We are going to run a simulation where time series have varying lengths: 5, 10, 25, 50. There will be 10,000 simulations of each length. The time series are going to be random noise centered on 10, so we know the true growth rate is 0.

create_series <- function(nobs){
  tibble(time=1:nobs, value=10+rnorm(nobs))
}

One way to calculate growth rate is to run a linear regression where we regress the log of the value on time, and then exponentiate the slope coeffient, and subtract 1.

lm_rate <- function(tbbl) {
  coef <- coef(lm(log(value) ~ time, data = tbbl))["time"]
  (exp(coef) - 1)
}

An alternative growth measure is CAGR.

cagr <- function(tbbl) {
  start <- first(tbbl$value)
  end   <- last(tbbl$value)
  ((end / start)^(1 / (nrow(tbbl) - 1)) - 1 )
}

We create 10000 time series of lengths5, 10, 25, 50, and then we calculate the growth rates both ways.

tbbl <- crossing(nobs, sim)|>
  mutate(data=map(nobs, create_series),
         `Linear Regression`=map_dbl(data, lm_rate),
         CAGR=map_dbl(data, cagr)
         )|>
  select(-sim, -data)|>
  pivot_longer(cols=-nobs, names_to = "Method", values_to = "Estimated Growth Rate")|>
  mutate(
    nobs = factor(paste("Length of time series:", nobs), levels = paste("Length of time series:", sort(unique(nobs))))
  )

Next we plot the results that demonstrate that while neither method appears to be biased, linear regression has substantially less variance.

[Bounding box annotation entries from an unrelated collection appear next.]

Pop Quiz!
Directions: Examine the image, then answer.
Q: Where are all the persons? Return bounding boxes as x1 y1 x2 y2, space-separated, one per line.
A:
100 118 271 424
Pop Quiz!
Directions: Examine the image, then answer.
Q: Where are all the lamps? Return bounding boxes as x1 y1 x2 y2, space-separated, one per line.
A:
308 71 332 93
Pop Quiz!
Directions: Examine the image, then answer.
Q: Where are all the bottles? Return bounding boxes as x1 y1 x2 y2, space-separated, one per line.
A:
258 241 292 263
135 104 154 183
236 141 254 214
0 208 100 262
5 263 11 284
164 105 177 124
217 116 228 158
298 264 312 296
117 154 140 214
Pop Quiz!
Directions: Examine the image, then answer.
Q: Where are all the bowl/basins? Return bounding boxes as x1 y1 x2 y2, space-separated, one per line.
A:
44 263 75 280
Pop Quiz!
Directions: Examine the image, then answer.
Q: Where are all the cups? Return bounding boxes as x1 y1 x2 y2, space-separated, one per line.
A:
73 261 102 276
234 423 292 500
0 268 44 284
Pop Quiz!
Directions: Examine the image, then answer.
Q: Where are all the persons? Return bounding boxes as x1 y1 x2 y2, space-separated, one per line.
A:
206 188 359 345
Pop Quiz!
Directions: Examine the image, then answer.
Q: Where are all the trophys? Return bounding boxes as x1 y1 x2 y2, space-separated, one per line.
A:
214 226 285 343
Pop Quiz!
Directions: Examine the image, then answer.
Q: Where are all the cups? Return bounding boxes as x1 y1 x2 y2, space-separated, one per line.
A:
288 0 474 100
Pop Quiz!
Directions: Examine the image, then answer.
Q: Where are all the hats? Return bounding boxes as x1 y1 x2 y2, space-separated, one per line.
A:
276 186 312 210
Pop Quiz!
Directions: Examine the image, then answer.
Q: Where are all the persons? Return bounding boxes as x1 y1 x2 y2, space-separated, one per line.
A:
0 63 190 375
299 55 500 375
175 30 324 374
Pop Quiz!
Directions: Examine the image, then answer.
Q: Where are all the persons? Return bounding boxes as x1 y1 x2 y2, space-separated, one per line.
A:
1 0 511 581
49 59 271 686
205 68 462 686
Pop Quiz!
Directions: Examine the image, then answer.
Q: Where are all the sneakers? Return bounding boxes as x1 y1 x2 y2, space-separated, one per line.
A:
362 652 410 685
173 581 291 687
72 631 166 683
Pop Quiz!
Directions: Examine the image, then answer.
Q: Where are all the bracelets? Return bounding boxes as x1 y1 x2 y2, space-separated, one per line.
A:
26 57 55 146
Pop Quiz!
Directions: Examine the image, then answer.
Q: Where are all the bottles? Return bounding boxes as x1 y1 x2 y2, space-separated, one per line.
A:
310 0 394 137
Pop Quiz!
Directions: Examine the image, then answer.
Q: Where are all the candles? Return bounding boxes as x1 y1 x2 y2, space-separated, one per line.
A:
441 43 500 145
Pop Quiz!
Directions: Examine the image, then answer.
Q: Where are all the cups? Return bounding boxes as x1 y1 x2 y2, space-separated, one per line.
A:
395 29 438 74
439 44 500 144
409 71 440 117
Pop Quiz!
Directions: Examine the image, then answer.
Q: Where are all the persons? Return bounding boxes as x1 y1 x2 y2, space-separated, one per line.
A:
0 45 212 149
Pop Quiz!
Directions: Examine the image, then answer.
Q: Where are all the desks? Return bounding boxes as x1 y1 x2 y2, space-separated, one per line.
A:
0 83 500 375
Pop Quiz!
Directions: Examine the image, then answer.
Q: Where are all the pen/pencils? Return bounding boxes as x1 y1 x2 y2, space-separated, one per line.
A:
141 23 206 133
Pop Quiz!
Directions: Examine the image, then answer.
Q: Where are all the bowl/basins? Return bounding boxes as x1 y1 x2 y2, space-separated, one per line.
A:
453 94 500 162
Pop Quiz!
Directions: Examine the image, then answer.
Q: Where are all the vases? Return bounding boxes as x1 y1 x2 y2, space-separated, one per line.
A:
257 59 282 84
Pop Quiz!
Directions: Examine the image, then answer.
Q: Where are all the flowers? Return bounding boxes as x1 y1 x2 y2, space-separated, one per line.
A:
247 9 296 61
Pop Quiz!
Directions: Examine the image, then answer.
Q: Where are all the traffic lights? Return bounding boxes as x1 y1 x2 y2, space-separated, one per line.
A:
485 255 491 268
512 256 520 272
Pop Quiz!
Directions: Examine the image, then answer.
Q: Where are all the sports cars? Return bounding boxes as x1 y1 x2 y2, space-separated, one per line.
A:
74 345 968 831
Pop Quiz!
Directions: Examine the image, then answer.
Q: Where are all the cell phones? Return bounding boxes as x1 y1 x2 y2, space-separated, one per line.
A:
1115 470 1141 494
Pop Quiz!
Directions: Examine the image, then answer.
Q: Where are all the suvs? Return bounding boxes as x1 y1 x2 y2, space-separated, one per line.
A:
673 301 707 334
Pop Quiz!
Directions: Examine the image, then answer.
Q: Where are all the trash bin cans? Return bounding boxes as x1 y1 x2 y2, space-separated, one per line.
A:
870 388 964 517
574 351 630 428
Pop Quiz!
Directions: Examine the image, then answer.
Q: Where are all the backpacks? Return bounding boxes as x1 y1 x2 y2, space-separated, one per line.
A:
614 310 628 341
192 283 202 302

ggplot(tbbl, aes(`Estimated Growth Rate`, fill=Method))+
  geom_density(alpha=.5)+
  facet_wrap(~nobs, scales="free")+
  labs(title="Here we compare two methods of calculating growth: CAGR vs linear regression slope. Simulation data is random noise so true growth rate is 0.",
       subtitle="Both methods are unbiased, but linear regression has less variance (except in edge case where the time series only has two observations). Each panel is based on 10000 simulations.")+
  scale_x_continuous(labels=scales::percent)

Finally, lets look at the proportion of estimated growth rates that fall inside/outside of the truth \(\pm .5\%\).

for_dt <- tbbl|>
  group_by(nobs, Method)|>
  mutate(location=case_when(`Estimated Growth Rate`< -.005 ~ "Bottom Tail",
                            `Estimated Growth Rate` > .005 ~ "Top Tail",
                            TRUE ~ "Within .5%"
                            )
  )|>
  group_by(nobs, Method, location)|>
  summarize(location_count=n())|>
  group_by(nobs, Method)|>
  mutate(location_prop=location_count/sum(location_count))|>
  select(-location_count)|>
  pivot_wider(names_from = location, values_from = location_prop, values_fill = 0)

cagr_within_10 <- for_dt$`Within .5%`[for_dt$nobs=="Length of time series: 10" & for_dt$Method=="CAGR"]
cagr_within_25 <- for_dt$`Within .5%`[for_dt$nobs=="Length of time series: 25" & for_dt$Method=="CAGR"]
regression_within_10 <- for_dt$`Within .5%`[for_dt$nobs=="Length of time series: 10" & for_dt$Method=="Linear Regression"]

DT::datatable(for_dt)

Conclusions:

For our favourite 10 year horizion, using CAGR yields an estimate that is within \(\pm .5\%\) of the truth 24% of the time, whereas with linear regression the estimate is within \(\pm .5\%\) of the truth 34% of the time.
For both methods there is a substantial increase in the probability that the estimate is within \(\pm .5\%\) of the truth when going from 10 years to 25 years (the RTRA max). e.g. For CAGR, the percentage within \(\pm .5\%\) of the truth goes from 24% for 10 years of data to 60% for 25 years.

A final word: the title of this note is redundant. Linear regression universally² out-performs CAGR because regression uses all available data whereas CAGR is based solely on the end points, and discards the rest.

Footnotes

In the statistical, not demographic sense↩︎
except for time series of length 2↩︎